As the legal battle over iPhone royalties rages on, Qualcomm recently filed a new suit against Apple, this time seeking to prevent the iPhone maker from manufacturing and selling iPhones in China. Though Qualcomm previously sought to prevent Apple from importing iPhones into the United States, taking steps to hinder the iPhone manufacturing process itself — which mostly occurs in China — clearly represents an escalation between the two companies.
Originally brought to light by Bloomberg, Qualcomm’s latest suit centers on three Qualcomm technologies Apple is allegedly using on the iPhone.
The report reads in part:
Qualcomm’s suits are based on three non-standard essential patents, it said. They cover power management and a touch-screen technology called Force Touch that Apple uses in current iPhones, Qualcomm said. The inventions “are a few examples of the many Qualcomm technologies that Apple uses to improve its devices and increase its profits,” Trimble said.
As for why Apple and Qualcomm are duking it out in legal venues around the world, it all boils down to simple royalty payments. As it stands now, the royalty payments Apple owes Qualcomm are based off of a percentage of the total cost of a given iPhone model. Apple claims that this type of calculation vastly inflates the monies it owes. Instead, Apple argues that the royalty payments owed to Qualcomm should be based on the actual cost of the technology itself.

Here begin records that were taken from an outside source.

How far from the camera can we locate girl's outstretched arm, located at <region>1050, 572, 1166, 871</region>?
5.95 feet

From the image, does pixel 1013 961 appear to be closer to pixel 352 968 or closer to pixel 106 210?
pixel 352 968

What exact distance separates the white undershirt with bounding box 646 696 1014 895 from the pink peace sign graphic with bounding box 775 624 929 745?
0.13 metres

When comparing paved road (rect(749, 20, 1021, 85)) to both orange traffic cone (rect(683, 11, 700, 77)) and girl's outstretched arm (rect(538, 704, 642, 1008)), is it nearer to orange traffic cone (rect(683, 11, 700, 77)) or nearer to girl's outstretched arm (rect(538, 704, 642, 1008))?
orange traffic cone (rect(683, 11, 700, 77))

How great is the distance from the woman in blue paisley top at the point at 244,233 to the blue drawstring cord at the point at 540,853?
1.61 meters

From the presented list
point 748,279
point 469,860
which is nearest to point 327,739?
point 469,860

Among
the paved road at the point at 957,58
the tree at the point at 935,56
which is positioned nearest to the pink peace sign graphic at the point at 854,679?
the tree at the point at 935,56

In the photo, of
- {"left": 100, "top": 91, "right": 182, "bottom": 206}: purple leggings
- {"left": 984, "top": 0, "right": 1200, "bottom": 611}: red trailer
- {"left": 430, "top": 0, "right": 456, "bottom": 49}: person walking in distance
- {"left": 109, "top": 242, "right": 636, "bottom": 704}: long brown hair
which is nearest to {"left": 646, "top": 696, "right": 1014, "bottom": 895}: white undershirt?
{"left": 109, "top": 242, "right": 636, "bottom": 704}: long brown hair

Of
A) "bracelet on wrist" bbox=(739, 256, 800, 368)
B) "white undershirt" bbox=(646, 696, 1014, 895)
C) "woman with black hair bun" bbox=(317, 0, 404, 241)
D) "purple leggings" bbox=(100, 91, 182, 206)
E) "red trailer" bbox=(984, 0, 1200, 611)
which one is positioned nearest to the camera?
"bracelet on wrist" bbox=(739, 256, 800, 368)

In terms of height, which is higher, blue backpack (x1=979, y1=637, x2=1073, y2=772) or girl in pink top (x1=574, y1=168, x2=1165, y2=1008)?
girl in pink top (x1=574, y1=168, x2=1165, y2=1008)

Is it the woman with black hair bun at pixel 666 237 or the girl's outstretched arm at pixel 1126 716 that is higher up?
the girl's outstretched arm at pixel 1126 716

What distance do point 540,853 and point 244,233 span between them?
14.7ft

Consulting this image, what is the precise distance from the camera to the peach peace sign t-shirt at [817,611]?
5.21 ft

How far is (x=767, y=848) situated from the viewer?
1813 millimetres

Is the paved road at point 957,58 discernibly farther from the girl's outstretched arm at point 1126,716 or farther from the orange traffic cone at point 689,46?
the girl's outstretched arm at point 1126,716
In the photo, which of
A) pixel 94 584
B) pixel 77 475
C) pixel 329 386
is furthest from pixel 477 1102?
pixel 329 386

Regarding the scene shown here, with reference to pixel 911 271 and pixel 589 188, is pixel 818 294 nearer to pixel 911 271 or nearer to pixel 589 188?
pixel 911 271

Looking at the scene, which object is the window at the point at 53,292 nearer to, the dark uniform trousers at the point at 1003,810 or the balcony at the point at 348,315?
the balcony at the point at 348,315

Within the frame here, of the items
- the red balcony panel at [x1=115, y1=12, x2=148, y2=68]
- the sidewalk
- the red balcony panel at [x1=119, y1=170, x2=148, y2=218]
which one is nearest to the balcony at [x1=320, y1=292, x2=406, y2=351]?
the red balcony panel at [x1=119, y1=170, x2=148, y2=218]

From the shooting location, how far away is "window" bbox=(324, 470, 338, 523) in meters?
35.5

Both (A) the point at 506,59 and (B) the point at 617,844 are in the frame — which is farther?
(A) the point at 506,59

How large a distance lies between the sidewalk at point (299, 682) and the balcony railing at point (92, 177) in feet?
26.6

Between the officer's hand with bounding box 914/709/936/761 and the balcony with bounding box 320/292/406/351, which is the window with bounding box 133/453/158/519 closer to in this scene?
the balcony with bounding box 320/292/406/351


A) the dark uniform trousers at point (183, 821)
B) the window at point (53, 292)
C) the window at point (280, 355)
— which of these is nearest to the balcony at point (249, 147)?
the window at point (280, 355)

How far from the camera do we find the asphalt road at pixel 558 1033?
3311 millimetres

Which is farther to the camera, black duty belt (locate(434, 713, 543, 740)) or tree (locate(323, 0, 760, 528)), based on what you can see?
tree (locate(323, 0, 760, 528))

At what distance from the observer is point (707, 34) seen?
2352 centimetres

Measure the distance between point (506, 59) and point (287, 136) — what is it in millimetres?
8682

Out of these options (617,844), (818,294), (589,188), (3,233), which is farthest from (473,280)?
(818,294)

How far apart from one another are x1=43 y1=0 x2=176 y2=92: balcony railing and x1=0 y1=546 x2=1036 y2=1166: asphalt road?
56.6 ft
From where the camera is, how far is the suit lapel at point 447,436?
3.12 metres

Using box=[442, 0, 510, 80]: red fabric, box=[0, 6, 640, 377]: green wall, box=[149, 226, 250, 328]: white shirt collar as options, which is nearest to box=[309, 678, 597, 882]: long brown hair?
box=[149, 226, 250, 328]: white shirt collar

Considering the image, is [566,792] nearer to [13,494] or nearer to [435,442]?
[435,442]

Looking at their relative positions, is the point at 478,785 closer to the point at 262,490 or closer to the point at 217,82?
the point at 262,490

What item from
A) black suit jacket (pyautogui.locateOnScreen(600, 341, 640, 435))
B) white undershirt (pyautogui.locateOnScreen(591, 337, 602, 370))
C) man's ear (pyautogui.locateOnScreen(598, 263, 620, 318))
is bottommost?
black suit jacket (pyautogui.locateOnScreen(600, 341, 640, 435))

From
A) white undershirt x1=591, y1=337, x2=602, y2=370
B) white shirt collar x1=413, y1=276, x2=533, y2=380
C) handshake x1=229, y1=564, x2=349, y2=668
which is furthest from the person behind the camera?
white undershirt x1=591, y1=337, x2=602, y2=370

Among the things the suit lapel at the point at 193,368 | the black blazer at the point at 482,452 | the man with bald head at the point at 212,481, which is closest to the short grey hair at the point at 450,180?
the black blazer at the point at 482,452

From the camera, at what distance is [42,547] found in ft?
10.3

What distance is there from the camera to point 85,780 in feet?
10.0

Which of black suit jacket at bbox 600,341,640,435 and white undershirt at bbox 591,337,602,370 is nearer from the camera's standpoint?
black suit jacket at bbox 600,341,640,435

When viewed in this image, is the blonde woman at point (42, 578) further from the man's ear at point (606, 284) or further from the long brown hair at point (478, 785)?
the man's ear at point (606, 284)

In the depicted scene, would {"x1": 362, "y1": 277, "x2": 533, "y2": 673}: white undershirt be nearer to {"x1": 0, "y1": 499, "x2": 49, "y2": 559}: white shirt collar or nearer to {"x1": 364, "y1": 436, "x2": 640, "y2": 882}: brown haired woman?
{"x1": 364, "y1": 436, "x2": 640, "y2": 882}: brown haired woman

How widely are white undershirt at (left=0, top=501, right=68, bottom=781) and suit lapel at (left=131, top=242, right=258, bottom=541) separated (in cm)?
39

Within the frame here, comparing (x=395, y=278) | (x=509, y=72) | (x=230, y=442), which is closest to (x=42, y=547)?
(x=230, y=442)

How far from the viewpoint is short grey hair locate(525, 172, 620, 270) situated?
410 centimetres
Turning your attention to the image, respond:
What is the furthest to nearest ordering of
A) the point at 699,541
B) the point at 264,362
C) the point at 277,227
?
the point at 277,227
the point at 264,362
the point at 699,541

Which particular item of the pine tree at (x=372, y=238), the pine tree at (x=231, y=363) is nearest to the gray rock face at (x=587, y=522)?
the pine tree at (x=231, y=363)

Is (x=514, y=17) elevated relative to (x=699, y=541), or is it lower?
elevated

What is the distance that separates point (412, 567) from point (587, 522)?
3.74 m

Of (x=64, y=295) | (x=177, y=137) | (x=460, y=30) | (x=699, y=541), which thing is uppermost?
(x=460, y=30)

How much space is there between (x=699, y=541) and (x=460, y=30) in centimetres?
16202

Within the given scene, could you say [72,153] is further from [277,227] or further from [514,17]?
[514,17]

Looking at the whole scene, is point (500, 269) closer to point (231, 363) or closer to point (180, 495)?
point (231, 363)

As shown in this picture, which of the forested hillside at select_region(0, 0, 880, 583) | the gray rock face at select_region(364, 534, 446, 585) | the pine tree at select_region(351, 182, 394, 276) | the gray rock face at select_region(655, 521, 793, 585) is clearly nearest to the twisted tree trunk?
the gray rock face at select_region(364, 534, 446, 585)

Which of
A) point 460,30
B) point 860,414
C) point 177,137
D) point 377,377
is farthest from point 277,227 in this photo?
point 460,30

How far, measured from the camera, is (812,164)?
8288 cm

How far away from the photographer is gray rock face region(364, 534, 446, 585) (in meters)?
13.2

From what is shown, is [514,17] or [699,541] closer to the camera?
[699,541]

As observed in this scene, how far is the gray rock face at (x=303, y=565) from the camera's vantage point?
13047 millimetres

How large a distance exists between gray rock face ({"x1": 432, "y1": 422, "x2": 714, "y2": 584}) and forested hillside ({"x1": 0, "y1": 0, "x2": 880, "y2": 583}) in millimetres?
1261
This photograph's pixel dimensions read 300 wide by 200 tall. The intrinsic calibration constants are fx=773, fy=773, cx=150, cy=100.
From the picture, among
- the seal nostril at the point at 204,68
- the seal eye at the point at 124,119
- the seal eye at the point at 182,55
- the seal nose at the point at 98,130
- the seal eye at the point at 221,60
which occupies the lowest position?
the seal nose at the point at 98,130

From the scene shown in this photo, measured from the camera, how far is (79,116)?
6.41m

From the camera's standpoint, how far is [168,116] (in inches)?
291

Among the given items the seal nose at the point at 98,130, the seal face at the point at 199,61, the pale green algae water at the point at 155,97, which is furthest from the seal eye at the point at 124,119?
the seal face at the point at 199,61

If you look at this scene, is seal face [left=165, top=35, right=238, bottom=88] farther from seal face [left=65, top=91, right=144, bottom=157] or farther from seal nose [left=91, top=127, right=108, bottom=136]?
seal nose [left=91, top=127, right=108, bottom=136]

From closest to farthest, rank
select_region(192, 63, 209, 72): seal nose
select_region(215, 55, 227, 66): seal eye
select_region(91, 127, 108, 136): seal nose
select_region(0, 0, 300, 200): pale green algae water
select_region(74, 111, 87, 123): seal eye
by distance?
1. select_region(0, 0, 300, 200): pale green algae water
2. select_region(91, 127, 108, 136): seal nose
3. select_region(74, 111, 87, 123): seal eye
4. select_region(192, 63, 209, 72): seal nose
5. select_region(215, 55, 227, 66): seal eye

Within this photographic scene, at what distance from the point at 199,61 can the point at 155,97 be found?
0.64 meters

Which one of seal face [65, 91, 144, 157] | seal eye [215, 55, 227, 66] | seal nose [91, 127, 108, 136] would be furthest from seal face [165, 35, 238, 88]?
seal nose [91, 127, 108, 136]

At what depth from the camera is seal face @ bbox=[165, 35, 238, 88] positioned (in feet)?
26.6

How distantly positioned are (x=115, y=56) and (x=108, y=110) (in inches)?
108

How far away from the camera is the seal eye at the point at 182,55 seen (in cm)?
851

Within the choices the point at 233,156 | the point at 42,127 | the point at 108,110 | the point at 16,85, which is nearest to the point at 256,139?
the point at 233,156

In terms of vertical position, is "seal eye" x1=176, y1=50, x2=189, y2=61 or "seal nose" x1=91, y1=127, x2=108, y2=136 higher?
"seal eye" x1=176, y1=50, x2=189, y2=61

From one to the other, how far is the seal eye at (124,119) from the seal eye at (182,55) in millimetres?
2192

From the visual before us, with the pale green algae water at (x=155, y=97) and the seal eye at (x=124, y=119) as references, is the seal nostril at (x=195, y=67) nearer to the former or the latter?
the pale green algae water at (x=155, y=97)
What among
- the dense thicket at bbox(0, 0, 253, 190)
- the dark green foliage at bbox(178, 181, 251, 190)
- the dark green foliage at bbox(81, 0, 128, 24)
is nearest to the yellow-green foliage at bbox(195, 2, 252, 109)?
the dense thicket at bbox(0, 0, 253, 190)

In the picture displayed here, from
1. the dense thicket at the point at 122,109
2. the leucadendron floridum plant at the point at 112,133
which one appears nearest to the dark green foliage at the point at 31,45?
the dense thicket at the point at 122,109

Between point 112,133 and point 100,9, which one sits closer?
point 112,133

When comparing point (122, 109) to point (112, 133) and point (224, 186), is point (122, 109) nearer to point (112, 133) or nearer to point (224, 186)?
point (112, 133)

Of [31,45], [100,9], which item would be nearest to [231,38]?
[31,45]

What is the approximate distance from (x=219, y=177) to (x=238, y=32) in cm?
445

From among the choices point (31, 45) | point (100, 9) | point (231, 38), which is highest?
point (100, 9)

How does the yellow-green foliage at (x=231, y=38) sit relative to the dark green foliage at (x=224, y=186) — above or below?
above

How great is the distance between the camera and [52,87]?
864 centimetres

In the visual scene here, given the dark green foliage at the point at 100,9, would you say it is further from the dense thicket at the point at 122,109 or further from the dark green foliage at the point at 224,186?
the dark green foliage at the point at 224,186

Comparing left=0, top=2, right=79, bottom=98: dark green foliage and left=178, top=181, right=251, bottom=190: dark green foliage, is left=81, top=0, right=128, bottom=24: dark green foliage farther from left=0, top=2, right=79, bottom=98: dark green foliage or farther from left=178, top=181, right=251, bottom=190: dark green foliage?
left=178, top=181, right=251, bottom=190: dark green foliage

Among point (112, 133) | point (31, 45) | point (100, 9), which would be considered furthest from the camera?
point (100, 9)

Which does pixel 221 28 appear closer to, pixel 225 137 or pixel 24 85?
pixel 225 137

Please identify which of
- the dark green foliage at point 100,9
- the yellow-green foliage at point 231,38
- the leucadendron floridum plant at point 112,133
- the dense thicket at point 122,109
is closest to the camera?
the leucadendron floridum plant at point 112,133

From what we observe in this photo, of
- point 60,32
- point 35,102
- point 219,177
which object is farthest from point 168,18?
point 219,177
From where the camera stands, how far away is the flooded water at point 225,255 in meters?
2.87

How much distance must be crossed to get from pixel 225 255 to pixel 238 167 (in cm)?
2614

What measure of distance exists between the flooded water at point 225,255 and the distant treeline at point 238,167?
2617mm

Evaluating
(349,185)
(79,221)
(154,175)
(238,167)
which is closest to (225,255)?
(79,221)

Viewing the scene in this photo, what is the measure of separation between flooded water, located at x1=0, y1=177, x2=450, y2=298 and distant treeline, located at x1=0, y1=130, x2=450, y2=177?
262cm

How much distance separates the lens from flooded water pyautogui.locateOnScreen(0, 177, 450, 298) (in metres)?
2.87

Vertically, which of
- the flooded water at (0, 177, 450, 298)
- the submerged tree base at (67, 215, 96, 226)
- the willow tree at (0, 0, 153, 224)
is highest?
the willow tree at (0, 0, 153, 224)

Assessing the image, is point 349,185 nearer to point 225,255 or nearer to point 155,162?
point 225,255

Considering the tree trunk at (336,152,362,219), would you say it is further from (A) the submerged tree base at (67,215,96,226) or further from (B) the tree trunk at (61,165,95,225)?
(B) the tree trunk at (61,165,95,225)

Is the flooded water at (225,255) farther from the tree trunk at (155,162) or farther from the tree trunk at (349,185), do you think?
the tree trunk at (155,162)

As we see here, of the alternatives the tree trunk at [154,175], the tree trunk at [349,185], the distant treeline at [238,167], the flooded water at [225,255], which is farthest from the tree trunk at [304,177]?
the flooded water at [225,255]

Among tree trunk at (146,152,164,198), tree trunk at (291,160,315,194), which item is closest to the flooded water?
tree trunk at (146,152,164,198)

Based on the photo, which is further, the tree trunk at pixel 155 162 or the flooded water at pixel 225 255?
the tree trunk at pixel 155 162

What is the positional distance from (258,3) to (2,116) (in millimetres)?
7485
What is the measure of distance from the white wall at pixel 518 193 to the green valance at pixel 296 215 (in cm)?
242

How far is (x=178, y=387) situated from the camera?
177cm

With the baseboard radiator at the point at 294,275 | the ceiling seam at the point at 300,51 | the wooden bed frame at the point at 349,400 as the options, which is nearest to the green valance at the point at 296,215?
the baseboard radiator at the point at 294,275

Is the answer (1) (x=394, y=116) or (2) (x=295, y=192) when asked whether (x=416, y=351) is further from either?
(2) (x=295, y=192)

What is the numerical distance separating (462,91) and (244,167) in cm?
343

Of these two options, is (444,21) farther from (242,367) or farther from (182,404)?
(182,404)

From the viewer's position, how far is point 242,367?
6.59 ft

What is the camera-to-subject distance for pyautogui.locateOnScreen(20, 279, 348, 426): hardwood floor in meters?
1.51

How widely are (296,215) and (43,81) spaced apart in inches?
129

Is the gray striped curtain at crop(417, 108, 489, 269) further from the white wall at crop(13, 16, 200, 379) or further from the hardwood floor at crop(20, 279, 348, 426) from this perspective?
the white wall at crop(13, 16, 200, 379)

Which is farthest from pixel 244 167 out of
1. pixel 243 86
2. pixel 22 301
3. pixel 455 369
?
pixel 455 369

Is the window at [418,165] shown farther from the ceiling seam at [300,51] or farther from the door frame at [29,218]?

As Tim Cook explained during an earnings conference call earlier this year:
The reason that we’re pursuing this is that Qualcomm’s trying to charge Apple a percentage of the total iPhone value. And they do some really great work around standards-essential patents, but it’s one small part of what an iPhone is. It’s not – it has nothing do with the display or the Touch ID or a gazillion other innovations that Apple has done. And so we don’t think that’s right, and so we’re taking a principled stand on it. And we strongly believe we’re in the right, and I’m sure they believe that they are. And that’s what courts are for.
While the case may very well settle, it doesn’t look like either company is poised to back down anytime soon. If anything, we’re seeing quite the opposite, with both Apple and Qualcomm seemingly digging in their heels for what may prove to be a protracted and expensive legal battle.